Billy Wayte

Profile
- Position: Defensive back, running back

Personal information
- Born: July 3, 1938 (age 87) San Mateo, California, U.S.
- Height: 5 ft 10 in (1.78 m)
- Weight: 191 lb (87 kg)

Career information
- College: Fresno State

Career history
- 1961–1964: Montreal Alouettes
- 1965–1966: Hamilton Tiger Cats

Awards and highlights
- Grey Cup champion (1965); CFL All-Star (1965); CFL East All-Star (1965);

= Billy Wayte =

American gridiron football player (born 1938)

Billy Wayte was a Canadian Football League player whose main position was defensive back. He played for 2 teams from 1961 to 1966 and was part of the Hamilton Tiger Cats' 53rd Grey Cup-winning team in 1965.
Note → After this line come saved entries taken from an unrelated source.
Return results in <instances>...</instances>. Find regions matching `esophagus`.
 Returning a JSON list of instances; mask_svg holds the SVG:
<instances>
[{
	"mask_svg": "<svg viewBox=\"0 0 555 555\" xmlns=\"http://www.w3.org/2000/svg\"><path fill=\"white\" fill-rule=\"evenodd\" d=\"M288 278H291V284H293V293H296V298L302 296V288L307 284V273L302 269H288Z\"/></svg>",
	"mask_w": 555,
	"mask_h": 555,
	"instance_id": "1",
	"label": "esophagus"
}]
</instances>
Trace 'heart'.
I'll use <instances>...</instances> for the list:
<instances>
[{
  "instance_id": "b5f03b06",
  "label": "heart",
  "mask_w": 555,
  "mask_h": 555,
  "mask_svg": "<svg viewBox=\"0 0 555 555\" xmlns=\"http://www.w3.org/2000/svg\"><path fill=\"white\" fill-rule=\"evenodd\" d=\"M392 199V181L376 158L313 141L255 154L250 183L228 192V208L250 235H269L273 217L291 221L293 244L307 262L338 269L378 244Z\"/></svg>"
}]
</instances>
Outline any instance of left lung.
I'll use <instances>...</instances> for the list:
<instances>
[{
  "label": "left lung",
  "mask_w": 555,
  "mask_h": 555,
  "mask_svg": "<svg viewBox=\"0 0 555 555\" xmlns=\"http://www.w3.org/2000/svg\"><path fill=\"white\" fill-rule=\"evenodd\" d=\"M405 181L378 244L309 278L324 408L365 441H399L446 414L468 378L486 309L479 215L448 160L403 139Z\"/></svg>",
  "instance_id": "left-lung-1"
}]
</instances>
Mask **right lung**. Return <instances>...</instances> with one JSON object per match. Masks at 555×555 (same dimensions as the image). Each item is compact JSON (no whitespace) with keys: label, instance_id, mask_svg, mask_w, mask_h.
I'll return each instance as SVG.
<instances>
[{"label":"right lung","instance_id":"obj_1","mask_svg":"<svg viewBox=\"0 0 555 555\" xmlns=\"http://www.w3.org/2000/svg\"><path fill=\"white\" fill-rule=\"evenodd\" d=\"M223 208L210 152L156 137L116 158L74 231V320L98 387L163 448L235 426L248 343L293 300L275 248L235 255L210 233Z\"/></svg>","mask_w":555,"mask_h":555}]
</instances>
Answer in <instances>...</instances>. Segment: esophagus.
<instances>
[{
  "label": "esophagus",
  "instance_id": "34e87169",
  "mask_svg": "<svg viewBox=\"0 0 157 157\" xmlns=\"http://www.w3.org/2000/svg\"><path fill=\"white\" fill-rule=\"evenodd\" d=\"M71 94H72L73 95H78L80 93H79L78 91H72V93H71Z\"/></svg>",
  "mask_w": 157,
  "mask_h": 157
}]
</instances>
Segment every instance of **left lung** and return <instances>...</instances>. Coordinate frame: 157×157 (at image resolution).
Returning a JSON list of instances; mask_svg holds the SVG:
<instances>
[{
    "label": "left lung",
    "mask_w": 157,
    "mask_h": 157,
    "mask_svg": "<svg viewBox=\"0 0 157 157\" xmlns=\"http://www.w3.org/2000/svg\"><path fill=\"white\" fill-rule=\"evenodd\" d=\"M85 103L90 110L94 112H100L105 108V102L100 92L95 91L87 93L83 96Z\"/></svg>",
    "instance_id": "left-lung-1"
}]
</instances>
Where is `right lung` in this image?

After playing college football at Fresno State, Billy Wayte joined the Montreal Alouettes in 1961 and remained with them until 1964, mostly playing at the defensive back position, but also occasionally as a punt and kick returner. In 1963, he intercepted 5 passes, his highest total as an Alouette. In those four years, he only missed one game. In 1965, Wayte was traded to the Hamilton Tiger Cats, where he remained for two years, playing in all 14 games during both seasons. In 1965, he led the eastern conference with 9 interceptions, which helped Hamilton win the Grey Cup. That year, he was named eastern and CFL-all star. He intercepted 4 passes the following year and then abruptly retired at the young age of 27, returning to California as a high school teacher.